Ireland Tax Resident Company

General Information

  • Type of Company – Private Limited Company and Public Limited Company
  • Legislation – The Companies Acts 1963 to 1999 - (Amendment) No.2 Act 1999.
  • Company name – Must end with the word ‘Limited‘ or ‘Teoranta’.
  • Time-scale for incorporation – 7to 10 days.
  • Disclosure of beneficial owners prior to incorporation is NOT required.
  • Double tax treaties – Ireland has over 30 double taxation treaties with many favorable and well negotiated provisions.
  • Ready-made companies are available.
  • Money laundering legislation is in existence.

Local Requirements

  • Registered Office and Registered Agent must be maintained where all the Registers and Annual Financial Statements shall be kept.
  • Company Secretary must be appointed. May be a natural person or body corporate and can be of any nationality or residency.
  • Public recording of shareholders and directors are required, but anonymity is retained through nominees.
  • Accounts and Audit requirements are required for public filing, and keeping of accounting and book records is required, as these may be requested by the Assessor of Income Tax.

Corporate Requirements

  • Minimum number of shareholders – One (1).
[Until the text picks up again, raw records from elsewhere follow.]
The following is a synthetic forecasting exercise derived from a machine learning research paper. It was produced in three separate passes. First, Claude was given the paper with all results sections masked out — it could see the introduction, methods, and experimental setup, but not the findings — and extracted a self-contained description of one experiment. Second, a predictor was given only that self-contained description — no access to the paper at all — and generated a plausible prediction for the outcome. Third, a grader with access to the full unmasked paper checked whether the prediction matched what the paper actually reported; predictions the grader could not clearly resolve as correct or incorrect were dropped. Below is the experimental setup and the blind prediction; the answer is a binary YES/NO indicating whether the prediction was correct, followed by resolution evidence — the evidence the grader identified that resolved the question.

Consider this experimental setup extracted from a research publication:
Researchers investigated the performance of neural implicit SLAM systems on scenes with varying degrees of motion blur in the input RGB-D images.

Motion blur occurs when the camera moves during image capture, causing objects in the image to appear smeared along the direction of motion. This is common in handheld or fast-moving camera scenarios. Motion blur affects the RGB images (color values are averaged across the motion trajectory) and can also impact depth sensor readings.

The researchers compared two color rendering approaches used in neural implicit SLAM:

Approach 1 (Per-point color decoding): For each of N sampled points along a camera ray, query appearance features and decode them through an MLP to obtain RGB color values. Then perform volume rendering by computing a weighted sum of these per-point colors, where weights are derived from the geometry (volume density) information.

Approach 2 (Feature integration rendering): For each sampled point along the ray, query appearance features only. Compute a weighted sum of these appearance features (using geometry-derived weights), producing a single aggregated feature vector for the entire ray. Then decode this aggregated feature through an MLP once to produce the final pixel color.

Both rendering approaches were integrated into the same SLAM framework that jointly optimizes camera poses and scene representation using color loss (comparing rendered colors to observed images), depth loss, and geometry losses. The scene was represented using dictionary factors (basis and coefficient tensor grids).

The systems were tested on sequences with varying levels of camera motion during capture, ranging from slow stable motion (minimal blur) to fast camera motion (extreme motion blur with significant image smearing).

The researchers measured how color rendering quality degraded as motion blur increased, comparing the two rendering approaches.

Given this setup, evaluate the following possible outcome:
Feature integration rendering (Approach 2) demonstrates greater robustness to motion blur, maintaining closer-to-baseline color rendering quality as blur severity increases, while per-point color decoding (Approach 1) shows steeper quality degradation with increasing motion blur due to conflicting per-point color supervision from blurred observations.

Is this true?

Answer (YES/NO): NO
May be a natural person or body corporate and can be of any nationality or residency.
  • Minimum number of directors – Two (2), where one should be locally resident or alternatively a company may dispense with this requirement by placing a bond to the value of EUR25,500 with the Company Registry.
  • Minimum capital requirement – EUR2
  • Standard Authorised Capital – EUR2
  • Bearer shares are NOT permitted
  • Corporate Directors are NOT permitted.

Annual Requirements

  • Annual return and annual statutory meetings are required, together with an Annual Return filing fee of EUR40 or EUR20 if this is filed electronically to the Company Registration office.
  • Statutory Accounting is required.
  • Taxation – Tax payable at 12.5% on taxable profits.